$(X,T)$ is countably compact iff every countable family of closed sets with the finite intersection property has non-empty intersection

Question

Prove that a topological space $(X,T)$ is countably compact iff every countable family of closed subsets which has the finite intersection property has a non-empty intersection.

My question is what exactly is this asking in the $\Rightarrow$ direction? If I let $\{F\}$ be a countable family of closed subsets that have the finite intersection property, then $(\forall \{F_i\}_{i=1}^{n})(\bigcap_{i=1}^{n}F_i \neq \emptyset)$. Then doesn't it have a non-empty intersection? Or is this trying to have me prove that $\bigcap_{F_i \in \{F\}} F_i \neq \emptyset$?

Answer 1

For the forward implication you assume that $X$ is countably compact and try to show that whenever $\mathscr{F}$ is a countable family of closed subsets of $X$ with the finite intersection property, then $\bigcap\mathscr{F}\ne\varnothing$. Thus, the most straightforward way to begin your proof is to let $\mathscr{F}$ be an arbitrary countable family of closed sets in $X$ with the f.i.p.; somehow you need to show that $\bigcap\mathscr{F}\ne\varnothing$.

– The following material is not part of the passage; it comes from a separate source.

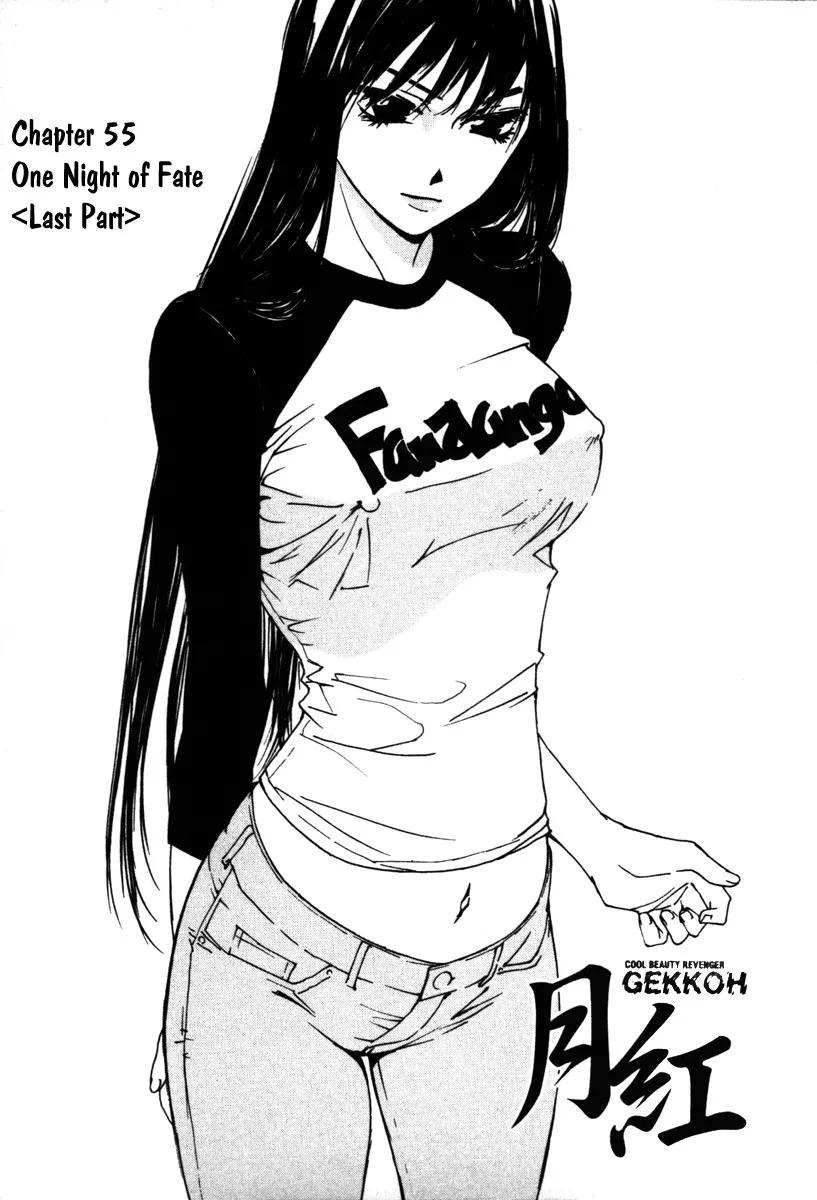 Read Gekkoh Chapter 55 - One Night of Fate <Last Part> Online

HINT: Assume that $\bigcap\mathscr{F}=\varnothing$, use $\mathscr{F}$ somehow to get a countable open cover $\mathscr{U}$ of $X$, apply the hypothesis of countable compactness to get a finite subcover of $\mathscr{U}$, and somehow use that finite subcover to derive a contradiction. This contradiction shows that $\bigcap\mathscr{F}$ cannot be empty after all.